Reply To: New Here, Questioning

#129213

1. Hard to say. I remember really wanting to wear a dress when I was 5, and being confused and disappointed when I wasn’t allowed to. I’ve certainly thought at various points in my life “I’d be better off as a woman”.

2. I came to this conclusion myself, unless you are counting online resources as suggestions.

3. Again hard to say. One of the things that got me considering this was seeing people’s pre and post transition photos. On the left there’s always this dead eyed, scraggly looking dude, and on the right someone happy and beautiful and confident. I want my own after photo, I want to be beautiful, I want to be a real person and not the hollow human shaped thing that I feel like.

4. Sorry, but I really have no idea. As it stands, if I’m lucky, I will be in the same prison I’ve built for myself, just 10 years older and dealing with whatever cataclysms come up. I don’t like to think about being any unlucky outcomes.

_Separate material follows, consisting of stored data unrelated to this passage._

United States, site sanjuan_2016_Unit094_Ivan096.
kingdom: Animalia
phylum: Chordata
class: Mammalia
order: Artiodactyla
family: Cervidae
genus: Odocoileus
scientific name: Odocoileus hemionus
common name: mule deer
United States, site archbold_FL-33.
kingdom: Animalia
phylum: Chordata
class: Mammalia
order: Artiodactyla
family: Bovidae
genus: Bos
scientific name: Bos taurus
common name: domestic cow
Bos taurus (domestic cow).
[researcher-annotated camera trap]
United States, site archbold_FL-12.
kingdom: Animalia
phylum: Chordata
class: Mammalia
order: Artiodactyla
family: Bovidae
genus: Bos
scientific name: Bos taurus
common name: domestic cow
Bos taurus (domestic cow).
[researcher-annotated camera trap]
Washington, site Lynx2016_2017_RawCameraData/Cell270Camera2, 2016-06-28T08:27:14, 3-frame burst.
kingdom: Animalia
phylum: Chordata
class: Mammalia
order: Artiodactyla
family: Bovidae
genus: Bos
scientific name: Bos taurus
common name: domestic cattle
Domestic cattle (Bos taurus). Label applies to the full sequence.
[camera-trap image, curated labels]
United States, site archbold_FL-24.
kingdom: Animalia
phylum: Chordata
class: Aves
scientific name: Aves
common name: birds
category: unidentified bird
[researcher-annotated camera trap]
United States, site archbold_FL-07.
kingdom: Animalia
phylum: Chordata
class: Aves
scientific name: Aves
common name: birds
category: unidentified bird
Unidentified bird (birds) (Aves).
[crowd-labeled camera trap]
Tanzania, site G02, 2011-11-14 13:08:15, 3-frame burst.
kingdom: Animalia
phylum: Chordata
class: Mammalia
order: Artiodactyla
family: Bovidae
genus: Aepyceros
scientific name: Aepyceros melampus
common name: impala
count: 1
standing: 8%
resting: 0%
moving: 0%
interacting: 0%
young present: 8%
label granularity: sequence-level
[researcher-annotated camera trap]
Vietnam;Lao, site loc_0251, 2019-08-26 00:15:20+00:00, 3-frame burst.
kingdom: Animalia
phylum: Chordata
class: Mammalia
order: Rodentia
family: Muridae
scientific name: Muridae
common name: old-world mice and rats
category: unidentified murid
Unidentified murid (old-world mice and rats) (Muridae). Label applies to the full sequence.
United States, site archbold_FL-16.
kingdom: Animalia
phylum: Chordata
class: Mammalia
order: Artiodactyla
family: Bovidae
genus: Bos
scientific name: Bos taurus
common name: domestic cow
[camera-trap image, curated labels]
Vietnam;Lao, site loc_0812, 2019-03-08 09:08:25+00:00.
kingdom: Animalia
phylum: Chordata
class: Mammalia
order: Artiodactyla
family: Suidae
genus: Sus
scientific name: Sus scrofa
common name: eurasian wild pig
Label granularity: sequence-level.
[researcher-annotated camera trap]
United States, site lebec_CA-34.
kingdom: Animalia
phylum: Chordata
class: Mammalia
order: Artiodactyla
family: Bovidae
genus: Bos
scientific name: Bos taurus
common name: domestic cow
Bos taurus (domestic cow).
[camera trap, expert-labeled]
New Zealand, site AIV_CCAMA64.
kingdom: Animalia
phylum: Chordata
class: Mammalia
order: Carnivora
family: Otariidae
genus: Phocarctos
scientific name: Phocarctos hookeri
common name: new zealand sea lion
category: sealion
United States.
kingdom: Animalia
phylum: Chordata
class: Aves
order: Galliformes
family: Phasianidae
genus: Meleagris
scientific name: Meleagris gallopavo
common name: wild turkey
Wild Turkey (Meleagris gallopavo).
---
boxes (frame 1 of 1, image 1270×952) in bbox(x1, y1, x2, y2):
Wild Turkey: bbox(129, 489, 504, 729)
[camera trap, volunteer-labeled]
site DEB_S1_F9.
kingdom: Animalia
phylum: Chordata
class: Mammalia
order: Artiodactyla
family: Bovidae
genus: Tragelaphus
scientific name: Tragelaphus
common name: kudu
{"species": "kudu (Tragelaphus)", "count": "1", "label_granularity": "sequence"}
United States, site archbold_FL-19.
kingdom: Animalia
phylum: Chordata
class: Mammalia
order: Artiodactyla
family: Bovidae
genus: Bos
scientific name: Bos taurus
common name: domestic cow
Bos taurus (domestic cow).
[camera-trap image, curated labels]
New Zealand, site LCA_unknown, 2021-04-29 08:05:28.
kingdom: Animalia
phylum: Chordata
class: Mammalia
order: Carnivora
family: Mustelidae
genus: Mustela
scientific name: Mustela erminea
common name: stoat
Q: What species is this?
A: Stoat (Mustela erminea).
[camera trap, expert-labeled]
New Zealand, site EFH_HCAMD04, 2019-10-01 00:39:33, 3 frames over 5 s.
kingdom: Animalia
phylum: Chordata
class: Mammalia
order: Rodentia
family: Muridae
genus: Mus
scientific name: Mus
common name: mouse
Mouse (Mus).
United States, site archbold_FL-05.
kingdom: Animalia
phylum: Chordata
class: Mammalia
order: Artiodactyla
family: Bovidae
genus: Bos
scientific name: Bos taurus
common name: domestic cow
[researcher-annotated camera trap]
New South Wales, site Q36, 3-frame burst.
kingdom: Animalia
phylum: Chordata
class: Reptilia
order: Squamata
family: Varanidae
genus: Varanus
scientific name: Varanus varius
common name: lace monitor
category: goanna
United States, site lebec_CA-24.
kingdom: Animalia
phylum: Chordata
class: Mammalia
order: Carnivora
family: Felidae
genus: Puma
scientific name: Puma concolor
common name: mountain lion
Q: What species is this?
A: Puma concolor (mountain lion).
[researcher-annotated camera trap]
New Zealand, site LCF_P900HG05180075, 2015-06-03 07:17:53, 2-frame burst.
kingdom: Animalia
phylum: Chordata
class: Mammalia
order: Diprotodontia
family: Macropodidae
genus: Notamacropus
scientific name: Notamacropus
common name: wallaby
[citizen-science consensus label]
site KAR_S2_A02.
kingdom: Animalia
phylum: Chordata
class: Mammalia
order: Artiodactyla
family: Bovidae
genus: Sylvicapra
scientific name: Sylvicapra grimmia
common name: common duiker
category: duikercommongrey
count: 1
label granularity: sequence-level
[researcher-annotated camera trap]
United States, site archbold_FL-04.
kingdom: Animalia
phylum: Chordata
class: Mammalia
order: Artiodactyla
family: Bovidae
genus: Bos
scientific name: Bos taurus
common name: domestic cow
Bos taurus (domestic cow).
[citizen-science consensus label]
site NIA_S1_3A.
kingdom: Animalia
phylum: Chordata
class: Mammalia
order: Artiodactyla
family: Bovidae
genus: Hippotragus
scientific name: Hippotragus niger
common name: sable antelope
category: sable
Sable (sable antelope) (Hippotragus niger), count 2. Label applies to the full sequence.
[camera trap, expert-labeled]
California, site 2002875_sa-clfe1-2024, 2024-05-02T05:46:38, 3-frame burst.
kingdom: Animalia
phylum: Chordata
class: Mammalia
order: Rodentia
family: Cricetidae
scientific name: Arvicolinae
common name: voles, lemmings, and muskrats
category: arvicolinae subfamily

5. It hurts to take inventory of the people around me and understand that if I ever pulled the trigger on this, or if they even knew I thought about it that, some of them would no longer respect me, if not outright hate me. Then again, those people are at best bores with small minds, imaginations, and hearts or just plain fascists and in either case I should not need or even want their approval.

I’m afraid I could lose my job. I have no specific reason to believe I would, but it happens. I’m afraid of discrimination and bigotry in general.

HRT sounds very appealing, but I understand that it isn’t risk free and that I might not like everything it does. While I certainly do want a softer, more feminine physique, I am concerned about losing muscle. I’m probably freaking myself out over nothing there though. I’m concerned about the potential loss of sexual function, but I’m also 28 and have never been so much as kissed, so I guess there isn’t anything to worry about there either.

6. I spend a lot of time just sort relitigating all of this with myself, and the answer always comes out to “Yes, I do want this”. If nothing else I need to try and experiment, because the genie isn’t going back into the bottle. I tried that already.